• [Description of the task]
Once the records have been read, set every one down as it stands.

Start of Data extracts

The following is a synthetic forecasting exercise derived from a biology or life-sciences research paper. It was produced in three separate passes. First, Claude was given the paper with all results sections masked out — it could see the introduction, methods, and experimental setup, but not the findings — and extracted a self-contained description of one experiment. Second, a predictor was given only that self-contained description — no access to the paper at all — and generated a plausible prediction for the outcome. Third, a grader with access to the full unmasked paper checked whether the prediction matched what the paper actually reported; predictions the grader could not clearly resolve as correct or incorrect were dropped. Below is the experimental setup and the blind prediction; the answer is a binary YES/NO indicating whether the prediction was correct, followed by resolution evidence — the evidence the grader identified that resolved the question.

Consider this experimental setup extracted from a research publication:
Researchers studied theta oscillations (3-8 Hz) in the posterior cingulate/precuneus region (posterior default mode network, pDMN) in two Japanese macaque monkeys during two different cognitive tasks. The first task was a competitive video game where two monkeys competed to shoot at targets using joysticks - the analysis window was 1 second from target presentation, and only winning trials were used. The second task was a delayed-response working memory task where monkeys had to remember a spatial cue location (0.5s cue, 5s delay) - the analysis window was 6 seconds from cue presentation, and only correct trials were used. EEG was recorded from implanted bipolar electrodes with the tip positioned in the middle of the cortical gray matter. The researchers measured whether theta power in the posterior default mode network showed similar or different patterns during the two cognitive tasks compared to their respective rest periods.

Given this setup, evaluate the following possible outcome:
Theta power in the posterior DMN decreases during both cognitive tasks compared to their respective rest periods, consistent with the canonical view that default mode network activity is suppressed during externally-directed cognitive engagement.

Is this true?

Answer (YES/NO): NO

End of Data extracts

• [Written answer]
The following is a synthetic forecasting exercise derived from a biology or life-sciences research paper. It was produced in three separate passes. First, Claude was given the paper with all results sections masked out — it could see the introduction, methods, and experimental setup, but not the findings — and extracted a self-contained description of one experiment. Second, a predictor was given only that self-contained description — no access to the paper at all — and generated a plausible prediction for the outcome. Third, a grader with access to the full unmasked paper checked whether the prediction matched what the paper actually reported; predictions the grader could not clearly resolve as correct or incorrect were dropped. Below is the experimental setup and the blind prediction; the answer is a binary YES/NO indicating whether the prediction was correct, followed by resolution evidence — the evidence the grader identified that resolved the question.

Consider this experimental setup extracted from a research publication:
Researchers studied theta oscillations (3-8 Hz) in the posterior cingulate/precuneus region (posterior default mode network, pDMN) in two Japanese macaque monkeys during two different cognitive tasks. The first task was a competitive video game where two monkeys competed to shoot at targets using joysticks - the analysis window was 1 second from target presentation, and only winning trials were used. The second task was a delayed-response working memory task where monkeys had to remember a spatial cue location (0.5s cue, 5s delay) - the analysis window was 6 seconds from cue presentation, and only correct trials were used. EEG was recorded from implanted bipolar electrodes with the tip positioned in the middle of the cortical gray matter. The researchers measured whether theta power in the posterior default mode network showed similar or different patterns during the two cognitive tasks compared to their respective rest periods.

Given this setup, evaluate the following possible outcome:
Theta power in the posterior DMN decreases during both cognitive tasks compared to their respective rest periods, consistent with the canonical view that default mode network activity is suppressed during externally-directed cognitive engagement.

Is this true?

Answer (YES/NO): NO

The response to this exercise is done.